WORK INSTRUCTION 1:
List every compound number that appears in the erythronolide B passage below, together with what the passage calls each compound.
WORK INSTRUCTION 2:
In the erythronolide B passage below, how many possible diastereomers of the acyclic intermediate 87 are there?
WORK INSTRUCTION 3:
Reproduce everything in the erythronolide B passage below from "The resulting β-ketothioester" down to "of Erythronolide B.".

··· READING PASSAGE ···

The resulting β-ketothioester 85 is reduced to a β-hydroxyester 86 that reacts with additional methylmalonylCoA and NADPH to generate 87. Lactonization then provides 6-deoxyerythronolide B from which erythronolide is formed by oxidation. Generation of only 1 of the 2048 possible diastereomers of the acyclic intermediate 87 is the remarkable consequence of the asymmetry of the homochiral catalysts (enzymes) that promote the condensations and reductions responsible for producing ten asymmetric centers.

A Relay-directed Strategy for Total Synthesis of Erythronolide B.

In a feasibility study, naturally derived erythronolide B was converted into an acyclic hydroxy acid 88 that was used to work out the final steps for a total synthesis.¹² The synthetic design process was then channeled by the choice of this naturally derived precursor, a relay compound. The two stereocenters at positions 12 and 13 in 88 are remote from those at positions 2-6 and 8. Therefore, it would be difficult to generate one set of stereocenters under the stereo-controlling influence of the other. Rather, building blocks containing these stereocenters with the correct absolute configurations can be assembled and then united to provide the relay compound 88. The first total synthesis of Erythronolide B1 3 adopted a convergent absolute asymmetric (see section 4.6) strategy designed to provide 88 by the union of two homochiral segments, a nucleophile 89 and an electrophile 90.

··· DATA RECORDS ···

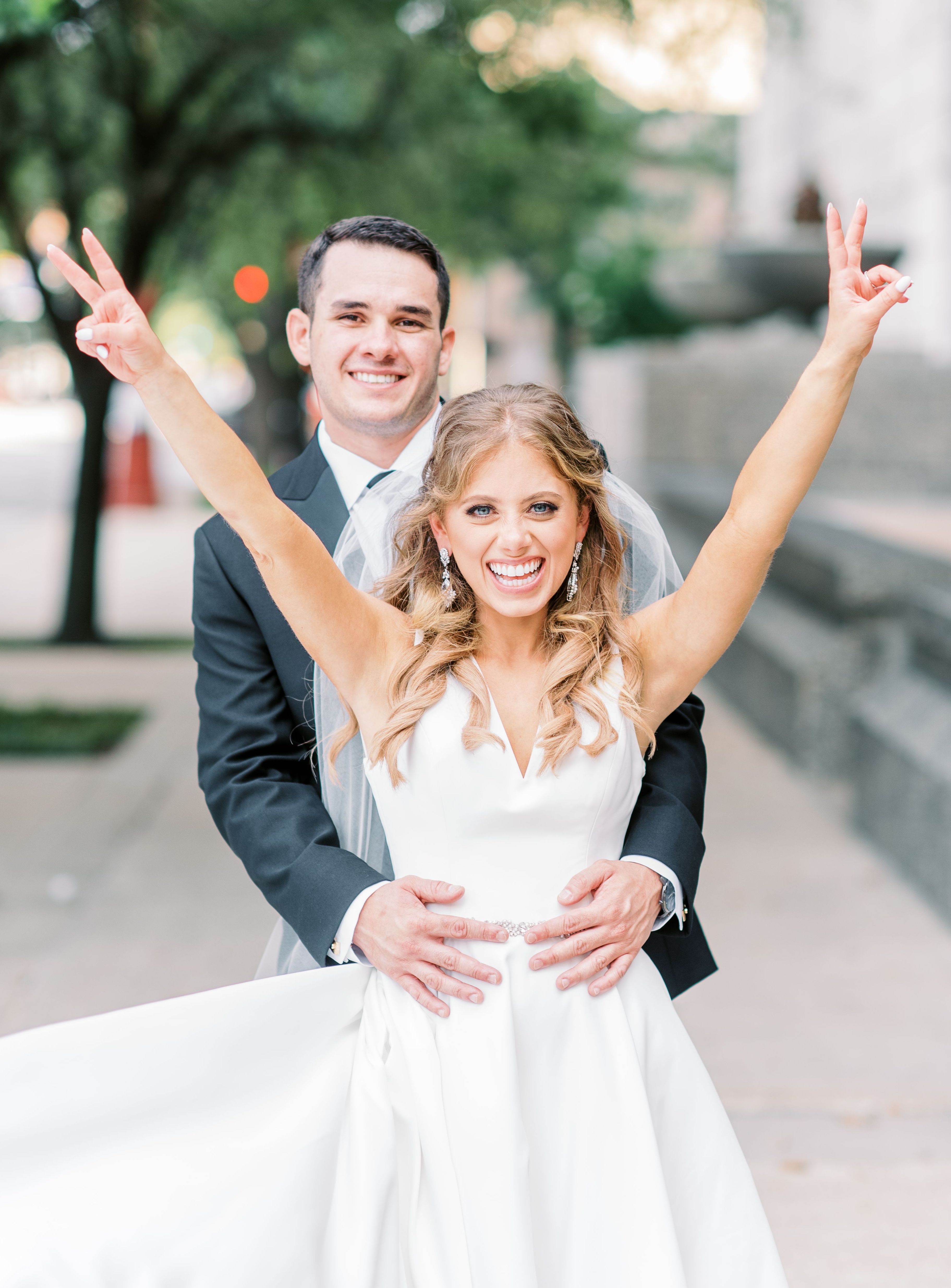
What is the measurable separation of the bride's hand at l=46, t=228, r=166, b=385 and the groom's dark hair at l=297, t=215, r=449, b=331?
23.1 inches

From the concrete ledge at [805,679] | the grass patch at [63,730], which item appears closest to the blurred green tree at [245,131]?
the grass patch at [63,730]

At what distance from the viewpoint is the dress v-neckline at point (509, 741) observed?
2373 mm

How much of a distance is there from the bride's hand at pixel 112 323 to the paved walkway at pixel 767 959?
8.64 feet

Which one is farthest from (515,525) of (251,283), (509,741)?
(251,283)

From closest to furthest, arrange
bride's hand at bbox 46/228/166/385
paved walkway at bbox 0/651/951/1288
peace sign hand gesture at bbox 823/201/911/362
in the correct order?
bride's hand at bbox 46/228/166/385
peace sign hand gesture at bbox 823/201/911/362
paved walkway at bbox 0/651/951/1288

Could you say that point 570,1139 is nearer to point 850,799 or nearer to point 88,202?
point 850,799

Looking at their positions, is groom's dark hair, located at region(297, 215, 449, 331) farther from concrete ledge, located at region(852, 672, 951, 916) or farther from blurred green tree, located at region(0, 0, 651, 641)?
blurred green tree, located at region(0, 0, 651, 641)

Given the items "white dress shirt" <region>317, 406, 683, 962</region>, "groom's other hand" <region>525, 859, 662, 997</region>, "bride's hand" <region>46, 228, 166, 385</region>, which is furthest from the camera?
"white dress shirt" <region>317, 406, 683, 962</region>

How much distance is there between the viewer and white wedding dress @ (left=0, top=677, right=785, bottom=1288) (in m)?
2.32

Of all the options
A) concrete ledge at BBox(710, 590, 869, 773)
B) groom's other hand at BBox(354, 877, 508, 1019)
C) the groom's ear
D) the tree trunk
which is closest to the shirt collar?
the groom's ear

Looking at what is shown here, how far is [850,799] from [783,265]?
23.8 feet

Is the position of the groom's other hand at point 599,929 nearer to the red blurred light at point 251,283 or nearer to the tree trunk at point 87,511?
the tree trunk at point 87,511

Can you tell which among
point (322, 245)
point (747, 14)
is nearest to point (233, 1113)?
point (322, 245)

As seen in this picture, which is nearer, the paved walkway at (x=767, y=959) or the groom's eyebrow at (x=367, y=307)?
the groom's eyebrow at (x=367, y=307)
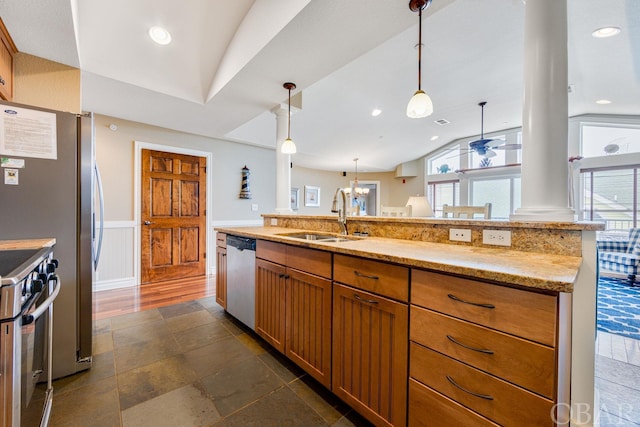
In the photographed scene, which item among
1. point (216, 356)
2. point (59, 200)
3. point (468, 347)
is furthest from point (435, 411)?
point (59, 200)

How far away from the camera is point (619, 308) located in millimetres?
3137

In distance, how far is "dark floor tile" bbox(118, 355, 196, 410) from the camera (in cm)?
158

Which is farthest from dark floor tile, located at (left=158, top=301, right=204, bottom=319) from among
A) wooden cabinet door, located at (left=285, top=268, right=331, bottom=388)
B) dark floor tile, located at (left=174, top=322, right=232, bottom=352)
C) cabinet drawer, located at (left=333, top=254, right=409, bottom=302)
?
cabinet drawer, located at (left=333, top=254, right=409, bottom=302)

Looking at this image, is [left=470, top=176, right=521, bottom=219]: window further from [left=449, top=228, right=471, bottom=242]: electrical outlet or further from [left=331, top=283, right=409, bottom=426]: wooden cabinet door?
[left=331, top=283, right=409, bottom=426]: wooden cabinet door

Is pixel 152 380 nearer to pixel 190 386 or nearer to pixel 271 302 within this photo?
pixel 190 386

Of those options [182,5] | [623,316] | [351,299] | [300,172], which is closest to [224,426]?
[351,299]

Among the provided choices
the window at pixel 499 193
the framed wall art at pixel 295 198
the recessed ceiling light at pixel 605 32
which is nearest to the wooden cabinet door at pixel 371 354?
the recessed ceiling light at pixel 605 32

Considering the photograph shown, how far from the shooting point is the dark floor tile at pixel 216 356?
1.86 meters

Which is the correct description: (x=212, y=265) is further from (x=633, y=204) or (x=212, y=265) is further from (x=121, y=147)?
(x=633, y=204)

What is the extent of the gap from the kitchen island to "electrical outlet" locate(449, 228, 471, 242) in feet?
0.08

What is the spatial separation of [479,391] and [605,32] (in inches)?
154

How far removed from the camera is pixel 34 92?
2127mm

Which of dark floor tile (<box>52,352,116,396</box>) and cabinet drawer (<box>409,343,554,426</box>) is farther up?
cabinet drawer (<box>409,343,554,426</box>)

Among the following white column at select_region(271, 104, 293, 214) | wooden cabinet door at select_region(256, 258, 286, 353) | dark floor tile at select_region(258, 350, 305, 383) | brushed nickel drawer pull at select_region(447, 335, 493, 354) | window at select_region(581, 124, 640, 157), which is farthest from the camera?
window at select_region(581, 124, 640, 157)
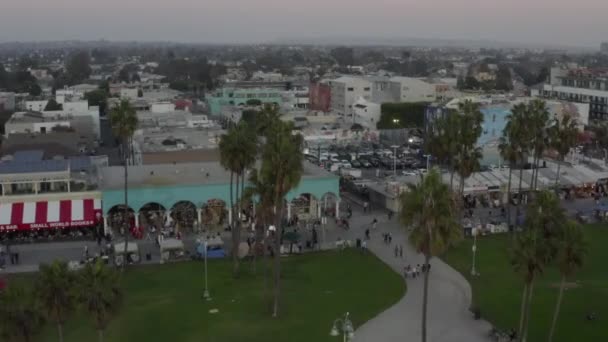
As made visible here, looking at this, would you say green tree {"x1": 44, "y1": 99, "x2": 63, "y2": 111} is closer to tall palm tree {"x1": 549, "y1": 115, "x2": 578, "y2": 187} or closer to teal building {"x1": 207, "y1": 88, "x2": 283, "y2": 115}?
teal building {"x1": 207, "y1": 88, "x2": 283, "y2": 115}

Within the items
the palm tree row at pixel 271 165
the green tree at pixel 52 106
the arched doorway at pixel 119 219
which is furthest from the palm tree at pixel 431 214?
the green tree at pixel 52 106

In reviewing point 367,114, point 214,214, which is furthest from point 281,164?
point 367,114

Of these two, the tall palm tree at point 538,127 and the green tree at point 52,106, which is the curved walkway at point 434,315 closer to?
the tall palm tree at point 538,127

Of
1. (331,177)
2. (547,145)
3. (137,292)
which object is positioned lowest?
(137,292)

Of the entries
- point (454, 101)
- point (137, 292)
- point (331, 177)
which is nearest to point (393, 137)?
point (454, 101)

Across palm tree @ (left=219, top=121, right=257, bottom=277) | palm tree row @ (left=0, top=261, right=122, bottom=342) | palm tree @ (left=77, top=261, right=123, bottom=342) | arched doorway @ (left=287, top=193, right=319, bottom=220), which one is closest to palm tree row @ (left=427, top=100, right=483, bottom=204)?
arched doorway @ (left=287, top=193, right=319, bottom=220)

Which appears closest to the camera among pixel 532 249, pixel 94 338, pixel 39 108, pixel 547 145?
pixel 532 249

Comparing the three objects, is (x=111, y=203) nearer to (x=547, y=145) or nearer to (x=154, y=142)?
(x=154, y=142)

···

WRITTEN SOLUTION 1:
85: β-ketothioester
86: β-hydroxyester
87: acyclic intermediate
88: acyclic hydroxy acid (the relay compound)
89: nucleophile
90: electrophile

WRITTEN SOLUTION 2:
2048

WRITTEN SOLUTION 3:
The resulting β-ketothioester 85 is reduced to a β-hydroxyester 86 that reacts with additional methylmalonylCoA and NADPH to generate 87. Lactonization then provides 6-deoxyerythronolide B from which erythronolide is formed by oxidation. Generation of only 1 of the 2048 possible diastereomers of the acyclic intermediate 87 is the remarkable consequence of the asymmetry of the homochiral catalysts (enzymes) that promote the condensations and reductions responsible for producing ten asymmetric centers.

A Relay-directed Strategy for Total Synthesis of Erythronolide B.